Data provided:
:::::

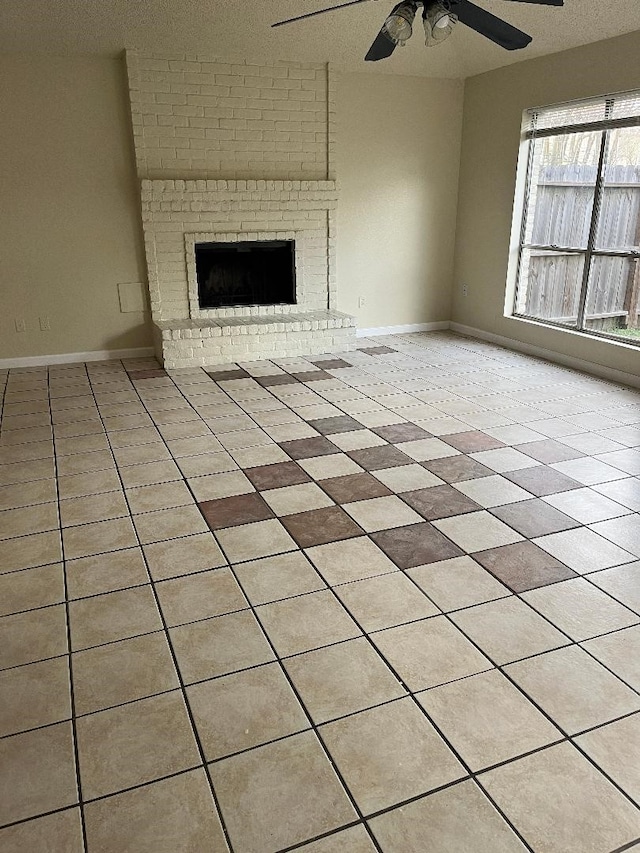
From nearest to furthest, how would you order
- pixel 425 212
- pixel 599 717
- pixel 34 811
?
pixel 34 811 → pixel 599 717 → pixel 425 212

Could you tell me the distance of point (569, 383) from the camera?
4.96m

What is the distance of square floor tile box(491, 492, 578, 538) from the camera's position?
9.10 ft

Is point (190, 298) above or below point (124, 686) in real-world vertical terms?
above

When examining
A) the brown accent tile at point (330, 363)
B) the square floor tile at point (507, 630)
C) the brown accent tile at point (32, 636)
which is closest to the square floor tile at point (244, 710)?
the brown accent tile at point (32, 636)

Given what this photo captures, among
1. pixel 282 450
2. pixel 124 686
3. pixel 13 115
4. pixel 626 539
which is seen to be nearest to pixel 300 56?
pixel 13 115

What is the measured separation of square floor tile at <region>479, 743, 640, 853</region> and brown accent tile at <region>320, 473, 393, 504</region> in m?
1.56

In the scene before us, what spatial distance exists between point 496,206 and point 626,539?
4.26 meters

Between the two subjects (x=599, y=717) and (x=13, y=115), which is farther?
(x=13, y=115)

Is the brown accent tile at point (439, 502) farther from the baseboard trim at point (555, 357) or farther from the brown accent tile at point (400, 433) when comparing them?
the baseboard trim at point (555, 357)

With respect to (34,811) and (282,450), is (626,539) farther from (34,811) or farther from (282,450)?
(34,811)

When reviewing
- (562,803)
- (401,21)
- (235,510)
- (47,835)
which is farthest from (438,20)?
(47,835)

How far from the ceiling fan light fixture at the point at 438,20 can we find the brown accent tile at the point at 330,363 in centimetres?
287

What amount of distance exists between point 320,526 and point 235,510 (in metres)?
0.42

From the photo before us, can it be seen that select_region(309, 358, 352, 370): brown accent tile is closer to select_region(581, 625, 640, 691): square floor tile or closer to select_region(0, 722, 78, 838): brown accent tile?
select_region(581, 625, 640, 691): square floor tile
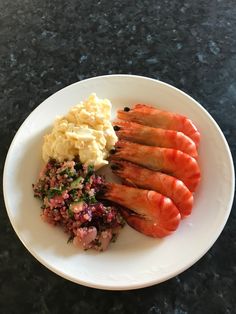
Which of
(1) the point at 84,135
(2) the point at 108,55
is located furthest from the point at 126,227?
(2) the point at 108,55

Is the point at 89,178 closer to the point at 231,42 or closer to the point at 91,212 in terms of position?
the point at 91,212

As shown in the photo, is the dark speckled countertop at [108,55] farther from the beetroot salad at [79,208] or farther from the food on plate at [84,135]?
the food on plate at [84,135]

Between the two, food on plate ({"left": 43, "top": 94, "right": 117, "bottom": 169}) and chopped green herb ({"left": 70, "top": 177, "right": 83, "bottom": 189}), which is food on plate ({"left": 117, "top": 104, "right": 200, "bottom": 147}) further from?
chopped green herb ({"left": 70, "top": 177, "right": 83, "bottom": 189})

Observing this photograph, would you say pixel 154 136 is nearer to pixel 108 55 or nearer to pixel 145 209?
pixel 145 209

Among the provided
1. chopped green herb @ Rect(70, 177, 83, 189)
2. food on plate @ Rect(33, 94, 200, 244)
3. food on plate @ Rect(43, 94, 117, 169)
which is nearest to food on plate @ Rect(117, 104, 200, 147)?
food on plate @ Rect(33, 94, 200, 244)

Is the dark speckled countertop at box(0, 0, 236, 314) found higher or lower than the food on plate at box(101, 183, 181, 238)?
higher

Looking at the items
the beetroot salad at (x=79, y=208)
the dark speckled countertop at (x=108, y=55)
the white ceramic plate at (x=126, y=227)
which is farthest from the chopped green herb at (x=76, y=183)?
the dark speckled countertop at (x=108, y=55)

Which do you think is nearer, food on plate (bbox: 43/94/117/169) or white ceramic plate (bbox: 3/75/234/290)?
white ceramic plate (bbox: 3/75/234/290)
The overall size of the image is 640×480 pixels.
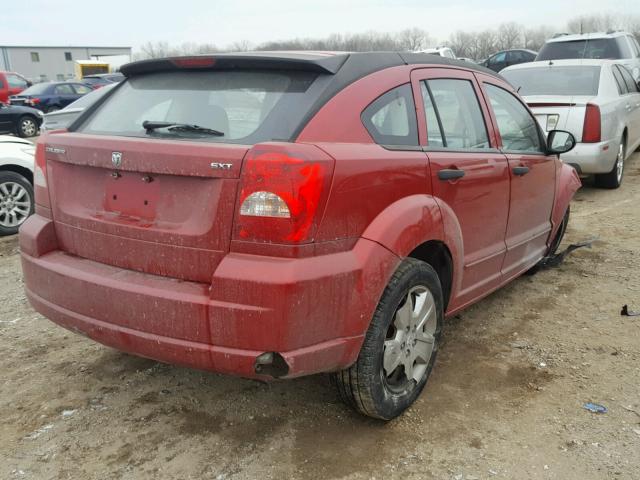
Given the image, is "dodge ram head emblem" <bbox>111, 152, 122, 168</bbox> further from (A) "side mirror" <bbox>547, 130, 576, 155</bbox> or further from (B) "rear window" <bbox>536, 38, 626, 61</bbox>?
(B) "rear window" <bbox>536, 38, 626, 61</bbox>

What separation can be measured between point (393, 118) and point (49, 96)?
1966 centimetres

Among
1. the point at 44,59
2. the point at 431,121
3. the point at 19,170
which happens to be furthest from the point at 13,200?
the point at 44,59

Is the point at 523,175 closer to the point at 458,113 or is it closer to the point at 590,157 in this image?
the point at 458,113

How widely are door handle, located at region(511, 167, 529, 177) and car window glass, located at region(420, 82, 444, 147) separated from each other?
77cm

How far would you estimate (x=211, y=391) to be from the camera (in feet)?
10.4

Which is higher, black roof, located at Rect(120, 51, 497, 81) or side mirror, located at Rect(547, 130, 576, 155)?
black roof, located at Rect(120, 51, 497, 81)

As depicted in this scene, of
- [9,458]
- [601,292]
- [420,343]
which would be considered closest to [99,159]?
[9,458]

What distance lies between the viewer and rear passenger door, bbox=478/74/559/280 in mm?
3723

:::::

Do this: Convert all of the material above into a Markdown table with two columns, No. and Text. Give each nonblank line its own row, numbered in order, and leave out the blank lines and the pictures.

Response:
| No. | Text |
|---|---|
| 1 | From nearest to furthest, how would you order |
| 2 | - pixel 425 212 |
| 3 | - pixel 599 717 |
| 4 | - pixel 34 811 |
| 5 | ? |
| 6 | pixel 34 811 → pixel 599 717 → pixel 425 212 |
| 7 | Could you tell me the distance of point (569, 383) from the camera? |
| 8 | 4.96m |
| 9 | What is the distance of square floor tile box(491, 492, 578, 538) from the camera's position? |
| 10 | 9.10 ft |
| 11 | Is point (190, 298) above or below point (124, 686) in real-world vertical terms? |
| 12 | above |
| 13 | When examining |
| 14 | A) the brown accent tile at point (330, 363) |
| 15 | B) the square floor tile at point (507, 630) |
| 16 | C) the brown accent tile at point (32, 636) |
| 17 | which is closest to the square floor tile at point (244, 710)? |
| 18 | the brown accent tile at point (32, 636) |
| 19 | Given what this photo captures, among |
| 20 | 1. pixel 282 450 |
| 21 | 2. pixel 124 686 |
| 22 | 3. pixel 13 115 |
| 23 | 4. pixel 626 539 |
| 24 | which is seen to be nearest to pixel 300 56? |
| 25 | pixel 13 115 |
| 26 | What is the measured separation of square floor tile at <region>479, 743, 640, 853</region> and brown accent tile at <region>320, 473, 393, 504</region> in m? |
| 27 | 1.56 |
| 28 | In the scene before us, what spatial distance exists between point 496,206 and point 626,539? |
| 29 | 4.26 meters |
| 30 | Between the two subjects (x=599, y=717) and (x=13, y=115), which is farther? |
| 31 | (x=13, y=115) |
| 32 | Is the brown accent tile at point (439, 502) farther from the baseboard trim at point (555, 357) or farther from the brown accent tile at point (400, 433) when comparing them? |
| 33 | the baseboard trim at point (555, 357) |
| 34 | With respect to (34,811) and (282,450), is (626,539) farther from (34,811) or farther from (282,450)? |
| 35 | (34,811) |
| 36 | When reviewing |
| 37 | - (562,803) |
| 38 | - (401,21) |
| 39 | - (235,510) |
| 40 | - (47,835) |
| 41 | which is farthest from (438,20)? |
| 42 | (47,835) |
| 43 | How far from the ceiling fan light fixture at the point at 438,20 can we find the brown accent tile at the point at 330,363 in centimetres? |
| 44 | 287 |
| 45 | What amount of distance exists between point 320,526 and point 235,510 (in metres)? |
| 46 | 0.42 |
| 47 | From the photo before us, can it be seen that select_region(309, 358, 352, 370): brown accent tile is closer to select_region(581, 625, 640, 691): square floor tile or closer to select_region(0, 722, 78, 838): brown accent tile? |
| 48 | select_region(581, 625, 640, 691): square floor tile |
| 49 | Which of |
| 50 | (1) the point at 84,135 |
| 51 | (2) the point at 108,55 |
| 52 | is located furthest from the point at 126,227? |
| 53 | (2) the point at 108,55 |
| 54 | Is the point at 89,178 closer to the point at 231,42 or closer to the point at 91,212 in terms of position? |
| 55 | the point at 91,212 |
| 56 | As shown in the photo, is the dark speckled countertop at [108,55] farther from the beetroot salad at [79,208] or farther from the food on plate at [84,135]? |
| 57 | the food on plate at [84,135] |
| 58 | Between the two, food on plate ({"left": 43, "top": 94, "right": 117, "bottom": 169}) and chopped green herb ({"left": 70, "top": 177, "right": 83, "bottom": 189}), which is food on plate ({"left": 117, "top": 104, "right": 200, "bottom": 147}) further from? |
| 59 | chopped green herb ({"left": 70, "top": 177, "right": 83, "bottom": 189}) |
| 60 | Observing this photograph, would you say pixel 154 136 is nearer to pixel 108 55 or nearer to pixel 145 209? |
| 61 | pixel 145 209 |
| 62 | Among the provided |
| 63 | 1. chopped green herb @ Rect(70, 177, 83, 189) |
| 64 | 2. food on plate @ Rect(33, 94, 200, 244) |
| 65 | 3. food on plate @ Rect(43, 94, 117, 169) |
| 66 | which is nearest to food on plate @ Rect(117, 104, 200, 147)? |
| 67 | food on plate @ Rect(33, 94, 200, 244) |
| 68 | Is the dark speckled countertop at box(0, 0, 236, 314) found higher or lower than the food on plate at box(101, 183, 181, 238)? |
| 69 | higher |
| 70 | Looking at the items |
| 71 | the beetroot salad at (x=79, y=208) |
| 72 | the dark speckled countertop at (x=108, y=55) |
| 73 | the white ceramic plate at (x=126, y=227) |
| 74 | which is farthest from the chopped green herb at (x=76, y=183)? |
| 75 | the dark speckled countertop at (x=108, y=55) |
| 76 | Which do you think is nearer, food on plate (bbox: 43/94/117/169) or white ceramic plate (bbox: 3/75/234/290)? |
| 77 | white ceramic plate (bbox: 3/75/234/290) |
| 78 | The overall size of the image is 640×480 pixels. |
| 79 | Given the image, is "dodge ram head emblem" <bbox>111, 152, 122, 168</bbox> further from (A) "side mirror" <bbox>547, 130, 576, 155</bbox> or further from (B) "rear window" <bbox>536, 38, 626, 61</bbox>? |
| 80 | (B) "rear window" <bbox>536, 38, 626, 61</bbox> |
| 81 | What separation can be measured between point (393, 118) and point (49, 96)? |
| 82 | 1966 centimetres |
| 83 | Among |
| 84 | 1. the point at 44,59 |
| 85 | 2. the point at 431,121 |
| 86 | 3. the point at 19,170 |
| 87 | which happens to be furthest from the point at 13,200? |
| 88 | the point at 44,59 |
| 89 | Is the point at 523,175 closer to the point at 458,113 or is it closer to the point at 590,157 in this image? |
| 90 | the point at 458,113 |
| 91 | How widely are door handle, located at region(511, 167, 529, 177) and car window glass, located at region(420, 82, 444, 147) separated from each other? |
| 92 | 77cm |
| 93 | How far would you estimate (x=211, y=391) to be from the camera (in feet)? |
| 94 | 10.4 |
| 95 | Which is higher, black roof, located at Rect(120, 51, 497, 81) or side mirror, located at Rect(547, 130, 576, 155)? |
| 96 | black roof, located at Rect(120, 51, 497, 81) |
| 97 | As depicted in this scene, of |
| 98 | - [9,458] |
| 99 | - [601,292] |
| 100 | - [420,343] |
| 101 | which would be considered closest to [99,159]? |
| 102 | [9,458] |
| 103 | What distance lies between the viewer and rear passenger door, bbox=478/74/559/280 in mm? |
| 104 | 3723 |